**WORK ORDER**. Work out how many lines of the material contain the string "site". Respond with the number only.

(DATA FOR THIS EXERCISE Opens)

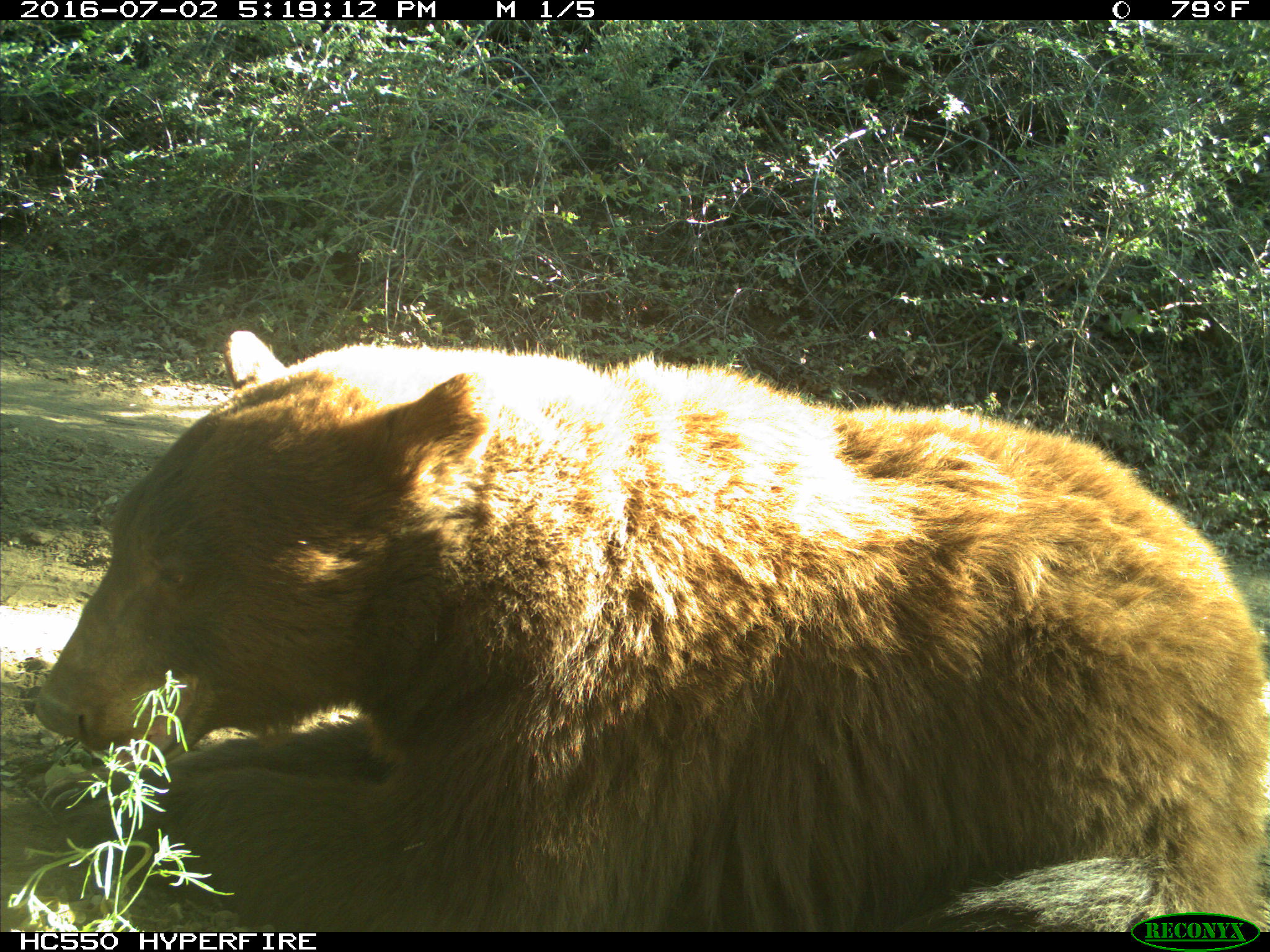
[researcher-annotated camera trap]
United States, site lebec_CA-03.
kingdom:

(DATA FOR THIS EXERCISE Closes)
(DATA FOR THIS EXERCISE Opens)

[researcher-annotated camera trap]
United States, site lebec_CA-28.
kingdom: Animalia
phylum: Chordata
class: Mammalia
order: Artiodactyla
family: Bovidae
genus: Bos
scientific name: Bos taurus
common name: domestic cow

(DATA FOR THIS EXERCISE Closes)
(DATA FOR THIS EXERCISE Opens)

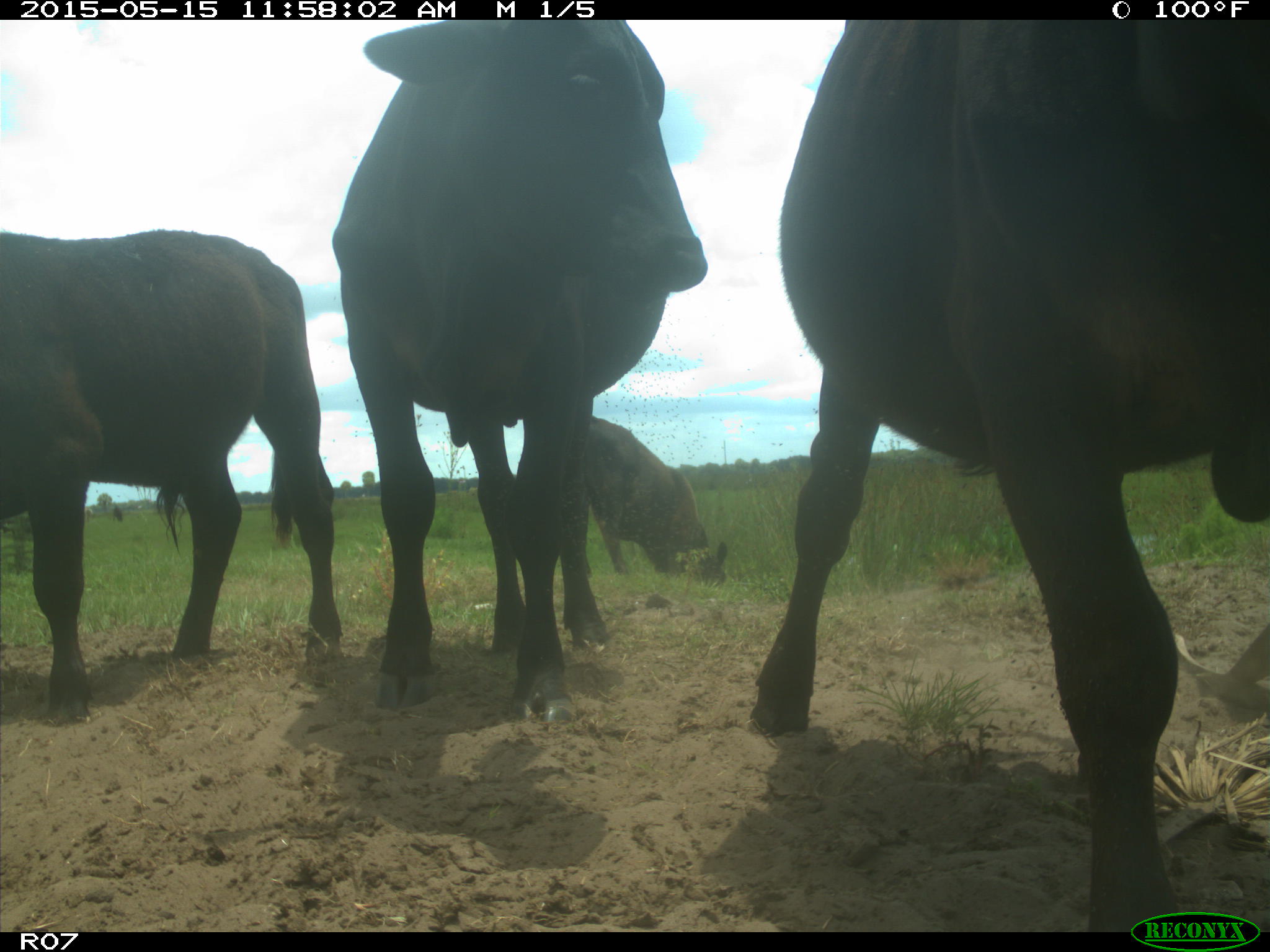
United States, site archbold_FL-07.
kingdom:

(DATA FOR THIS EXERCISE Closes)

**SOLUTION FOR THIS EXERCISE**. 3